::: Text shown
Pivot_table very slow

martin · June 15, 2022, 9:40pm

I’m collating a simple pivot table on which position was owned by which fund on which date. It reads a fairly large parquet file per day, extracting just 3 columns. Resultant for 1 year is ~100K rows, 365 columns, each element containing Nan or a single short string (for “fund”).

This takes 46 seconds for one year of data, if I fall back to pandas before creating the pivot table.

ddf = dd.read_parquet(“s3://…/2021*.parquet”, columns=[“as_of_date”, “position_id”, “fund”]).categorize(columns=[‘as_of_date’])
ddf.compute().pivot_table(index=‘position_id’, columns=‘as_of_date’, values=‘fund’, aggfunc=‘first’)
::::::
::: Source data
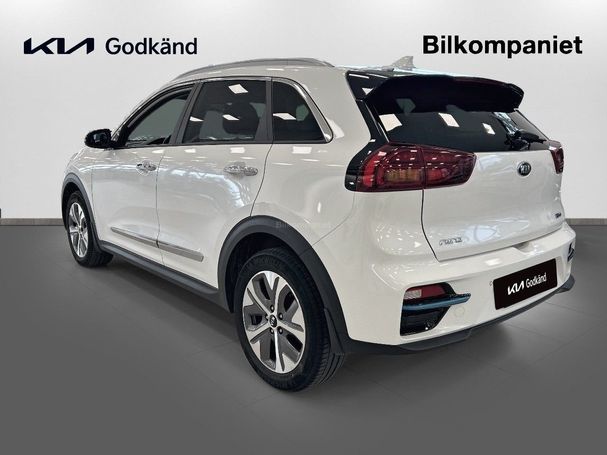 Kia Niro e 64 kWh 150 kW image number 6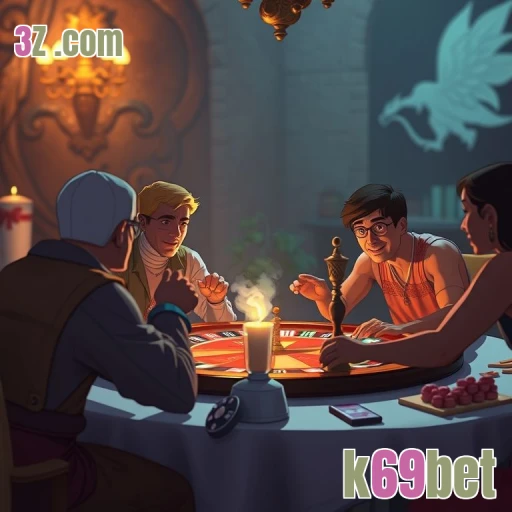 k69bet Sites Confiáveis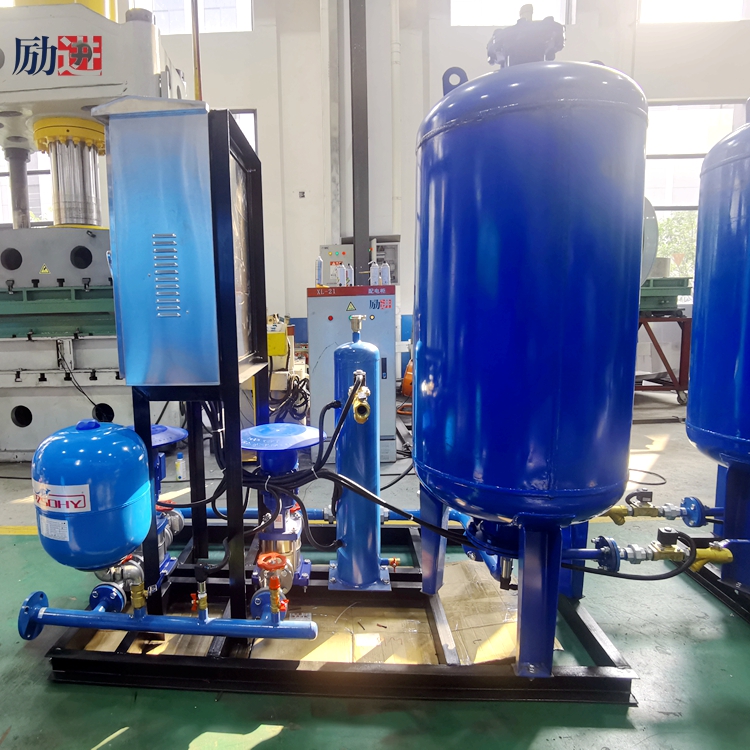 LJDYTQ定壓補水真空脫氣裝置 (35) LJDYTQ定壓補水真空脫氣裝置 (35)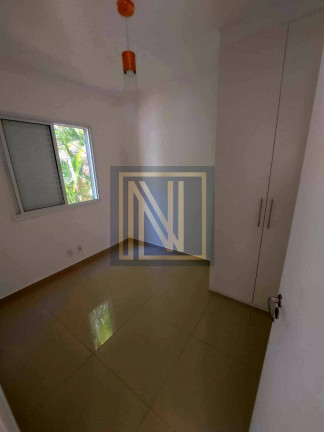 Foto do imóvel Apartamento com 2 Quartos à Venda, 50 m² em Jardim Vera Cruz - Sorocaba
::::::
> Activity: Retype the forum post about the slow pivot table, beginning at the words "Pivot_table very slow" and stopping after "columns=‘as_of_date’, values=‘fund’, aggfunc=‘first’)". Rely solely on the forum post about the slow pivot table; the data plays no part here.

> Solution:
Pivot_table very slow

martin · June 15, 2022, 9:40pm

I’m collating a simple pivot table on which position was owned by which fund on which date. It reads a fairly large parquet file per day, extracting just 3 columns. Resultant for 1 year is ~100K rows, 365 columns, each element containing Nan or a single short string (for “fund”).

This takes 46 seconds for one year of data, if I fall back to pandas before creating the pivot table.

ddf = dd.read_parquet(“s3://…/2021*.parquet”, columns=[“as_of_date”, “position_id”, “fund”]).categorize(columns=[‘as_of_date’])
ddf.compute().pivot_table(index=‘position_id’, columns=‘as_of_date’, values=‘fund’, aggfunc=‘first’)